米テキサス州出身のロイ・オービソンは1956年デビューの、ロックンロール・オリジネイターのひとりだ。1960~66年にかけて多くのヒット・ソングを世に送り出した。
彼の美しい声は「ヴェルヴェット・ヴォイス」と賞賛された。わたしもあの声がすごく好きだ。あんな途方もない声のシンガーは他に知らない。
当時のロックンローラーたちが反抗的で男らしいイメージを売りにしていたのに対し、彼は孤独で内向的な男であることを隠さずに歌った。実際彼は極度にシャイで、深刻な舞台恐怖症でもあった。トレードマークとなったサングラスはそれを克服するためにかけたという。
彼は自身のヒット曲のほとんどを自分で書いた、優れたソングライターでもある。
彼の曲は一見ポップで、キャッチーでもあるけれども、その代表曲でもある「プリティ・ウーマン」のように、めくるめく複雑さと意外な展開で驚かせてくれる曲も多い。ひと捻りもふた捻りもあるソングライティングが彼の魅力でもある。

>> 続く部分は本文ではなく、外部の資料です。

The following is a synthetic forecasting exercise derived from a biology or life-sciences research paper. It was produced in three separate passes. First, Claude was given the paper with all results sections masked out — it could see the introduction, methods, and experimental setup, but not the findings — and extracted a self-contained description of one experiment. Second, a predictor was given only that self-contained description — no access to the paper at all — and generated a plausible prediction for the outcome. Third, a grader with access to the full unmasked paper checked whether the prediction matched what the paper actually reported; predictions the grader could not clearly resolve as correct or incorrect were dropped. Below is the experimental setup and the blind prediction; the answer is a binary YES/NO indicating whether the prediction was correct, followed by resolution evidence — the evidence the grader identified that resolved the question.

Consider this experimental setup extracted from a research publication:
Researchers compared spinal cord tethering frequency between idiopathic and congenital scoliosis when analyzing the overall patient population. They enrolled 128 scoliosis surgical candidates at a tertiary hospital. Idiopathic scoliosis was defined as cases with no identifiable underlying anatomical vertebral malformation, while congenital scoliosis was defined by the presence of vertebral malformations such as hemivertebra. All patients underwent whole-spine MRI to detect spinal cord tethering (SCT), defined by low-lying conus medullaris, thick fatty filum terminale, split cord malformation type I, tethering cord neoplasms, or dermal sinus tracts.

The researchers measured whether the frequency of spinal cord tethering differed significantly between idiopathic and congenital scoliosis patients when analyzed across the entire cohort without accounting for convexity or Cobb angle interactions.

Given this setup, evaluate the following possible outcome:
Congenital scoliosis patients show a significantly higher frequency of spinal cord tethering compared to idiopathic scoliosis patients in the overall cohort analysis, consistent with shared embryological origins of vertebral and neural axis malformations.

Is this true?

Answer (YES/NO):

先に断っておくけれども、ロイ・オービソンの代表曲と言えば、1961年に生まれた2曲の大ヒット、全米2位の「クライング」、そして全米1位の「ランニング・スケアード」を挙げるべきなのかもしれないけれど、わたしはあまりピンと来ない。
それらはまた興味があれば聴いていただくこととして、今回はそれよりもわたしが好きな曲を選ばせていただきました。
以下はわたしがお薦めする、最初に聴くべきロイ・オービソンの至極の名曲5選です。
Oh, Pretty Woman
全米1位、全英1位ほか、世界中のチャートで1位を獲得した、説明不要の代表曲。
1990年にはこの曲を主題歌にした、リチャード・ギアとジュリア・ロバーツによる映画『プリティ・ウーマン』の世界的ヒットで、リバイバル・ヒットもした。わたしもこの映画で、この曲を知ったのだった。

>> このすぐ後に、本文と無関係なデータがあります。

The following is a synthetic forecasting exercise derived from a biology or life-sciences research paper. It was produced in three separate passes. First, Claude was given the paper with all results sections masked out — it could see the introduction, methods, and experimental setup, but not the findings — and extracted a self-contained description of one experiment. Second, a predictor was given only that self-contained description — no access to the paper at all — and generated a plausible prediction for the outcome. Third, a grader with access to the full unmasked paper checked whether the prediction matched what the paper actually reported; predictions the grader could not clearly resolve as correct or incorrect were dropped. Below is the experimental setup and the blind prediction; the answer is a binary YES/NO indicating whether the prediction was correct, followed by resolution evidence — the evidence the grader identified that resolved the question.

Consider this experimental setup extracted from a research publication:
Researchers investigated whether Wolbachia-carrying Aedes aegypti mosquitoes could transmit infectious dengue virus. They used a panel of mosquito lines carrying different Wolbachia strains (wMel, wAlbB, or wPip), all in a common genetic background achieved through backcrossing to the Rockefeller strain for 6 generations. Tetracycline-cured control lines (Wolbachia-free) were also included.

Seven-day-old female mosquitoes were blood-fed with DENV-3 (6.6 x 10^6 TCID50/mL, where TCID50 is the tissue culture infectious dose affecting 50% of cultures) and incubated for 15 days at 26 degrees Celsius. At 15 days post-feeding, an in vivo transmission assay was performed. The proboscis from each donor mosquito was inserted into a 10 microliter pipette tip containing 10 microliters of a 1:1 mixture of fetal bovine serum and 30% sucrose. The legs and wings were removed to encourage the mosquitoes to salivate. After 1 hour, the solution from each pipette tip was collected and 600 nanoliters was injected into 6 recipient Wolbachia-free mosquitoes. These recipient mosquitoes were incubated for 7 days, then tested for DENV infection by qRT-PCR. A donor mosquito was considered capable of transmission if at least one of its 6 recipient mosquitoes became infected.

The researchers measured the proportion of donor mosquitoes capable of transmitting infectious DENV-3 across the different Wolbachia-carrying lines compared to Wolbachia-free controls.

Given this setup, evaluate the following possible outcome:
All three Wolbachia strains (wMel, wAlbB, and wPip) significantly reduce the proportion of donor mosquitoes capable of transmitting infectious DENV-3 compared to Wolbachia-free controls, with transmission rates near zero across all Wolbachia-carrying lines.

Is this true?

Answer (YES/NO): NO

一度聴いたら忘れられないキャッチーな曲でありながら、ふつうの展開を裏切り続ける異形のポップスという、驚くべき名曲だ。
Only the Lonely
ロイ・オービソンにとって初めてのトップ10ヒットで、全米2位、全英1位の大ヒットとなった。
ブルース・スプリングスティーンの「涙のサンダーロード」の歌詞にも出てくる曲だ。スプリングスティーンはロイ・オービソンの音楽を深く愛し、後に「彼のように歌うことを目標にしていた」と語っている。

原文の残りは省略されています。